**Written exercise**. Locate each of the lines below that contains the string "phone", and copy those lines.

* Start *

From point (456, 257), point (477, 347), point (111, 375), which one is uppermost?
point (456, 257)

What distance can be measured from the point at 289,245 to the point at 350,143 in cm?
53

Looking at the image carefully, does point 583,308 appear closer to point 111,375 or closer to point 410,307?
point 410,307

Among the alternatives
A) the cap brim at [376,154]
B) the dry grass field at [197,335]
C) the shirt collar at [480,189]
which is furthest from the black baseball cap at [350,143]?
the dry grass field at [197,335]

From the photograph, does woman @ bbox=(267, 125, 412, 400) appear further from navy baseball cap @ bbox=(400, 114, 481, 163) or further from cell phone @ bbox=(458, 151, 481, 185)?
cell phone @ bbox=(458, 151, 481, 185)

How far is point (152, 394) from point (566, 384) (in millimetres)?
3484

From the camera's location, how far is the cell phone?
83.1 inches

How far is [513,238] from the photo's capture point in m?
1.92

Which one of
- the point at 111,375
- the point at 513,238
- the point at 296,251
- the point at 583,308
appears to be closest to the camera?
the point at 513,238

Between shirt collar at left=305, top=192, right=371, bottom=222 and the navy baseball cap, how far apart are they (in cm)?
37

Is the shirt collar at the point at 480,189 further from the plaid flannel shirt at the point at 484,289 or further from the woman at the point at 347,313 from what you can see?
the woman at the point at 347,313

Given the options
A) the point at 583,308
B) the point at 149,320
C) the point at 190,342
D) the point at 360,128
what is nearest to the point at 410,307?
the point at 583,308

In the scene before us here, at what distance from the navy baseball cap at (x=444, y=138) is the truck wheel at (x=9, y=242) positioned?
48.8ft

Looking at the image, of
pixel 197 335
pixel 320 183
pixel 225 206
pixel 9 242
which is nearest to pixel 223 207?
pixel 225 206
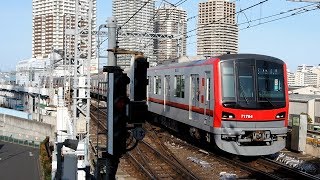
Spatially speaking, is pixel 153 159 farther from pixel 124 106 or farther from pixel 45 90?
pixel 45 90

* End *
* Start *

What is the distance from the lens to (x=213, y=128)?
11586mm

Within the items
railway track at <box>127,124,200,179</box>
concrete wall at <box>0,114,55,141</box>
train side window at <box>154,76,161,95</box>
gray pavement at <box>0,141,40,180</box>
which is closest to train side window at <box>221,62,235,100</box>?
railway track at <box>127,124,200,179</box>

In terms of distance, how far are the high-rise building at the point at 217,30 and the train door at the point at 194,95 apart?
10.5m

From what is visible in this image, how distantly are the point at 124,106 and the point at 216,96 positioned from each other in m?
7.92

* End *

**Written reply**.
From the photograph, does woman @ bbox=(267, 125, 412, 400) appear further from navy baseball cap @ bbox=(400, 114, 481, 163) or further from cell phone @ bbox=(458, 151, 481, 185)?
cell phone @ bbox=(458, 151, 481, 185)
From the camera's location, how far is the cell phone?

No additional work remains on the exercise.